Up until that day, Race Branchwood was just another unhappy three-hundred-thirty-pound disk jockey playing middle of the road music and reading the news-ninety uninterrupted seconds of news as the station's promos boasted-every half hour.

It was no glamour job. Oh, some thought differently. But not Race Branchwood. He had gotten his communications degree from Emerson College and thought he was destined for greater heights than playing mush for mushheads.

As it would turn out, Race Branchwood was absolutely right.

But on this early September day in the year 1991, Race Branchwood was Thrush Limburger, a name which he hated but which was a condition of employment at Radio Station WAKO in the Twin Cities, when he chanted into the microphone for the one-thousand-five-hundred-and-seventy-seventh time, "And now, ten uninterrupted minutes of seventies music, count them, ten, nine, eight, seven, six, five, four, three, two, one uninterrupted minutes from the station that still plays with your bippy. This is Thrush Limburger, and I'll be right back."

He switched off the mike and left the sound booth, muttering under his breath as he hurried to the hall coffee machine.

"Thrush Limburger, my left testicle."

"What was that, Branchwood?" came the surly voice of the station manager.

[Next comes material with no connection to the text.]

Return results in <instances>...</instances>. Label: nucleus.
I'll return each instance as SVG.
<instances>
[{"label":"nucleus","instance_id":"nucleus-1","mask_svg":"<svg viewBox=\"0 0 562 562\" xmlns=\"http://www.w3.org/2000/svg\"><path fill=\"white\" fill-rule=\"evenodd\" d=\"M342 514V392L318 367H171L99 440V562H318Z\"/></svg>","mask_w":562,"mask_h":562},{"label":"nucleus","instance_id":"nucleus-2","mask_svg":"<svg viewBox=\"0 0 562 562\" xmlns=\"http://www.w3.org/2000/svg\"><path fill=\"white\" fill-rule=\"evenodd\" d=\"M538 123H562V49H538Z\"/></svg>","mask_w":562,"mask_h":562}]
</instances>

"I said I got heartburn in my left ventricle."

"Burp. And while you're at it, try to lose a few hundred pounds. The next Arbitron book is only two months away and we're trying to project a lean-and-mean image. How can you show your face at public appearances looking like the the Pillsbury Doughboy?"

"What do you think people expect from a guy named Limburger?" Race Branchwood snapped back.

"The Limburger was to cover our bets. I want you looking like a Thrush, not just sounding like one."

"I could do better work under my own name. Race."

"Everybody knows that Race is short for Horace. You look like a Horace too."

"I am a Horace, you dink. It's my name, for crying out loud."

"We've had this idiot conversation before. I'm going to be next door having my hair done."

"Must be louse season again," muttered Race Branchwood, continuing on to the coffee machine, walking on tippy toes like so many three-hundred-pounders do. He coaxed the machine to fill the cup all the way this time just by punching the C in Coffee and added two sugars-real and not that pink stuff he hated-and a dollop of real cream and was back in time to pick off the latest news script that the WAKO news writer had laid beside his mike.

Race Branchwood took a quick sip of the coffee before picking up the script and switched on his mike.

He didn't know it, but the switching on of the microphone marked the end of his disk jockey career. It was also the end of Race Branchwood. He would never be Race Branchwood again. That was the only downside, the only regret he was to feel for the rest of his natural life.